Em 2022, publiquei aqui nessa coluna o texto “A última volta na volta” dizendo sobre a importância de saber fechar ciclos. Naquela época, fiz minha última volta em torno da Lagoa da Pampulha e me despedi das provas de longa distância. Depois de anos correndo em diversos lugares do mundo, acumulando medalhas, lesões, histórias, disciplina e autoconhecimento, eu tinha chegado à conclusão sincera de que um ciclo havia se completado. Meu corpo e minha mente pediam uma pausa, e eu os ouvi. Naquele momento, encerrar parecia o movimento mais honesto que eu poderia fazer comigo.

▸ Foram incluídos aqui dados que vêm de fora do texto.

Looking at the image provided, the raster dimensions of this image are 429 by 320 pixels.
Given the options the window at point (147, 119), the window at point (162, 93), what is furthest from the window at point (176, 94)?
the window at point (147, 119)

Mas a vida, com sua maneira silenciosa de nos surpreender, foi me convidando a revisitar essa decisão. Meus filhos descobriram o amor pela corrida e, motivada pelo entusiasmo deles, voltei a treinar. Não no mesmo ritmo que eles, porque cada um tem sua trajetória, seu tempo, seu corpo. Ainda assim, algo dentro de mim reacendeu. E percebi que, sim, eu podia mudar de ideia, e que isso não representava incoerência, fraqueza ou falta de palavra. Representava movimento.
A impermanência, ensinamento tão presente em tradições filosóficas e espirituais, costuma nos lembrar que nada permanece igual por muito tempo. Nós mudamos, nossos corpos mudam, nossos desejos mudam, as circunstâncias mudam. O que ontem parecia uma certeza absoluta pode, hoje, já não fazer sentido algum. O ciclo que parecia encerrado pode se abrir novamente. O que parecia impossível pode voltar a ser possível. Aceitar isso exige humildade, flexibilidade e um olhar generoso para si.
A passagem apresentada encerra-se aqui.